Ideas and Thoughts
This chapter documents key research ideas and conceptual developments. Entries are logged chronologically with a unique ID.
IDEA-001: AACSB International Comparison + Advanced Methodology Integration (2026-04-08)
Background
Hwang et al. (2025), published in JBMC, conducted a first-mapping study limited to the top 40 US AACSB schools. Using Content Analysis + Comparative Mapping, they derived three clusters (Explicit CT Leaders, Implicit CT Integrators, Nominal CT Adopters), but the study has two key limitations: no international comparison, and reliance on qualitative mapping alone.
Core Idea: Three Extensions
Extension 1 — Scope: US vs China vs Korea Comparison
Rationale for three-country selection:
| Country | AACSB Accredited | Comparative Value |
|---|---|---|
| US | ~550+ | Baseline of prior research; leading AI curricula |
| China | ~60+ (growing rapidly) | State-led AI strategy; unique AI tool ecosystem (DeepSeek, etc.) |
| Korea | ~20+ | Digital talent development policy; manageable census size |
Additional contextual variables (beyond existing 4-dimension coding):
- National AI Policy Level (National AI Strategy Index)

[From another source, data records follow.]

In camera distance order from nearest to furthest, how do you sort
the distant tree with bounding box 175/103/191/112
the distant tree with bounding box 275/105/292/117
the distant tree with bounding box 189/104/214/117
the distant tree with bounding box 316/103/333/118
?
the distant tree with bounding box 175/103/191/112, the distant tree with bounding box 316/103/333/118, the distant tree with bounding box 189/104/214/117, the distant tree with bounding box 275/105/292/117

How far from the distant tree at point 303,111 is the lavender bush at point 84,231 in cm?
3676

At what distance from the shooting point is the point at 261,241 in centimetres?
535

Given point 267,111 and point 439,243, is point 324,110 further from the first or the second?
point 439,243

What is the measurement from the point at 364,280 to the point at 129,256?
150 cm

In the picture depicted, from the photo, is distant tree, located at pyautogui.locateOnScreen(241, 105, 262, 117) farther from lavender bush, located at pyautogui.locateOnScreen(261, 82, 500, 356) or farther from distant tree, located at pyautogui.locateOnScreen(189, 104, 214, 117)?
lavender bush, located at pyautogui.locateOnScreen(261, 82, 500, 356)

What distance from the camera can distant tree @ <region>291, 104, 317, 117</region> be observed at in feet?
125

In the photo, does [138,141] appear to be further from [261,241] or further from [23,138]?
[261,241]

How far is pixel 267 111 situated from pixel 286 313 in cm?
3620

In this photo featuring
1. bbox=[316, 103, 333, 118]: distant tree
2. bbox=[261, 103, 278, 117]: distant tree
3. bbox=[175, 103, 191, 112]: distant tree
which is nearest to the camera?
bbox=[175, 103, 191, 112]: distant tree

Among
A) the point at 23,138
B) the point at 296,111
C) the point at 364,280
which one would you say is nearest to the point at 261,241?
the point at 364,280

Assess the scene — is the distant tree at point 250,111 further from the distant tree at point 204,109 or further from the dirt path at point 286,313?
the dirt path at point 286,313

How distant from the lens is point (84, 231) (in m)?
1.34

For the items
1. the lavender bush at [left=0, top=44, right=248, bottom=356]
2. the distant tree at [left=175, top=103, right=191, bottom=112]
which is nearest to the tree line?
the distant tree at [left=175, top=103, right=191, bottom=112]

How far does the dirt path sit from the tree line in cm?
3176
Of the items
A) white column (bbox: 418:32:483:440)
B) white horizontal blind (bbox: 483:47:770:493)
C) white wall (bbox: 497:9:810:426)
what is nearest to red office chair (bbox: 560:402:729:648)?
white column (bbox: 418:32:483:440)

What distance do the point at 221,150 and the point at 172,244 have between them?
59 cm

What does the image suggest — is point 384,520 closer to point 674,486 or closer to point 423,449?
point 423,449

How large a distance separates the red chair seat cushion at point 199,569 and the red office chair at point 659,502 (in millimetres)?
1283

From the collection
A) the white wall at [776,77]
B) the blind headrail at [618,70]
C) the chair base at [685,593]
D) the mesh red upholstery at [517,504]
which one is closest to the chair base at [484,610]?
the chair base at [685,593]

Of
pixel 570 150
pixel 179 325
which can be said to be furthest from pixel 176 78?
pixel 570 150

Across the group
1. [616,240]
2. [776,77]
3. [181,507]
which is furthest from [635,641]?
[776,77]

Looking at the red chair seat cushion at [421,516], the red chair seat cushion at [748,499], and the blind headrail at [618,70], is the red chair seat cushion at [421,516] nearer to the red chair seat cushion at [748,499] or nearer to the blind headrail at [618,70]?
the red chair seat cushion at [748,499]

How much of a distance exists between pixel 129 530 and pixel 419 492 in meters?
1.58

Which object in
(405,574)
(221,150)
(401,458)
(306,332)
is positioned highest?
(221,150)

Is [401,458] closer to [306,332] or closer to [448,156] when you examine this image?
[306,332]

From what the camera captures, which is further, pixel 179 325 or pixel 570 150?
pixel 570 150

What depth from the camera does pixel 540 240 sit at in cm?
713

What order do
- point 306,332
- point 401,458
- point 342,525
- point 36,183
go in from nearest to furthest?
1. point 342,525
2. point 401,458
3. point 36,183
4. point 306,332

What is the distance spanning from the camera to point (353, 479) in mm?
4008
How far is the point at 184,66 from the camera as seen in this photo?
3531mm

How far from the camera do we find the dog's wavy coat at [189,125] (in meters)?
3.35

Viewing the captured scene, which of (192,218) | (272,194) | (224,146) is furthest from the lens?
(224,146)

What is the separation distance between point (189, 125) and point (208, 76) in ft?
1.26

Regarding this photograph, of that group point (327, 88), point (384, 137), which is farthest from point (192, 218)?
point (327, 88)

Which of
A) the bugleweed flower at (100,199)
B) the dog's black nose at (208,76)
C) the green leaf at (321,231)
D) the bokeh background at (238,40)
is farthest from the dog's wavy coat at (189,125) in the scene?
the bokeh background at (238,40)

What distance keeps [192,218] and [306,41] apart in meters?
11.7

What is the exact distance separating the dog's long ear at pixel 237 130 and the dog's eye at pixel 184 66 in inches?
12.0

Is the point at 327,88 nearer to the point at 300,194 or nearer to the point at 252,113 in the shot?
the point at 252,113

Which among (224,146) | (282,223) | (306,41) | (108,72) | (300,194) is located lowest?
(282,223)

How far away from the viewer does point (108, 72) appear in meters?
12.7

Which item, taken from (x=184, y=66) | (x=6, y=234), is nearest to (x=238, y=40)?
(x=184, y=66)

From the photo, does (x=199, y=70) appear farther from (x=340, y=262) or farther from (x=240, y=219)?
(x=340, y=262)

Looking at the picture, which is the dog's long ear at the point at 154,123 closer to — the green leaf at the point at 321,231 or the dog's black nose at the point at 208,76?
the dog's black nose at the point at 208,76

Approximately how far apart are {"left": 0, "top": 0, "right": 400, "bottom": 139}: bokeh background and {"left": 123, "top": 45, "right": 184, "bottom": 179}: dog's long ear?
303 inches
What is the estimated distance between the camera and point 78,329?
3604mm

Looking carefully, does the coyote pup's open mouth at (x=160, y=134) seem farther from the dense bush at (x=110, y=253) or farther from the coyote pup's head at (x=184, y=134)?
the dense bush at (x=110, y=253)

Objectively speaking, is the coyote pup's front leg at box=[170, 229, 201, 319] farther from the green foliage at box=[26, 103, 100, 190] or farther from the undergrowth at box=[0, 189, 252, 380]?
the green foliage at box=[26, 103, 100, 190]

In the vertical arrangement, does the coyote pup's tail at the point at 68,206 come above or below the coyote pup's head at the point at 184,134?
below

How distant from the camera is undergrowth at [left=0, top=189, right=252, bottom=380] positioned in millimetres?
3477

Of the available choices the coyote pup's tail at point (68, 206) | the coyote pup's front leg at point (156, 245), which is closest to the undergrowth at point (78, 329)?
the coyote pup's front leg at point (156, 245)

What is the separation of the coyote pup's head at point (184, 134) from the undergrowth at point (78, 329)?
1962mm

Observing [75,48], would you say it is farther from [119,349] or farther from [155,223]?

- AACSB accreditation tenure (years)
- Faculty AI competency (proportion of AI-related faculty)
- Use of domestic vs. foreign AI tools (ChatGPT vs. DeepSeek vs. domestic)
Sampling strategy:
- US: Use existing 40 schools (Hwang et al. data reused)
- China: 20–30 schools (AACSB-accredited census or top-ranked)
- Korea: 15–20 schools (near full census of AACSB-accredited)
Extension 2 — Methodology: QCA + Topic Modeling + Network Analysis
2-A. QCA (Qualitative Comparative Analysis)
Purpose: “What combination of conditions produces Explicit CT Leaders?” — identifying combinatorial causality
Design:
- Outcome: Higher CT Integration (Explicit = 1, others = 0)
- Conditions: Country, Program Level, Curricular Theme diversity, Pedagogical Approach type (Active/Passive), Assessment Mode (Reflective/Traditional), National AI Policy Strength
- csQCA (dichotomous) or fsQCA (continuous CT Level with calibration)
Expected output: Country-invariant sufficient conditions vs. country-specific pathways (equifinality)
2-B. Topic Modeling (STM)
Purpose: Inductively discover latent topics beyond the 5 pre-defined themes → deductive/inductive triangulation
Design:
- Corpus: AI-related course description/syllabus text from all sampled schools
- Recommended model: STM —
prevalence ~ country + program_leveldirectly models cross-national topic differences - Alternatives: LDA (easier to interpret), BERTopic (semantic similarity)
- Implementation: R
stmpackage
Analysis steps:
- Topic extraction (k = 10–20)
- Cross-national/program comparison of topic distributions
- Match extracted topics with 5 pre-defined themes → identify newly discovered themes
2-C. Network Analysis
Purpose: Visualize and compare connection patterns among themes, pedagogy, and assessment
Design:
- Network Type 1 — Bipartite (school × coding attributes): community detection vs. existing 3 clusters
- Network Type 2 — Co-occurrence (attribute × attribute): weighted network by co-occurrence frequency; cross-national sub-network comparison; centrality analysis for key categories
- Network Type 3 — Country Comparison: statistical test of cross-national network structure differences via QAP
Extension 3 — Integrated Research Design
Phase 1: Data Collection & Coding
├── US: Reuse existing data
├── China: Collect AACSB data + coding
└── Korea: Collect AACSB data + coding
Phase 2: Qualitative Comparative Mapping (extending existing method)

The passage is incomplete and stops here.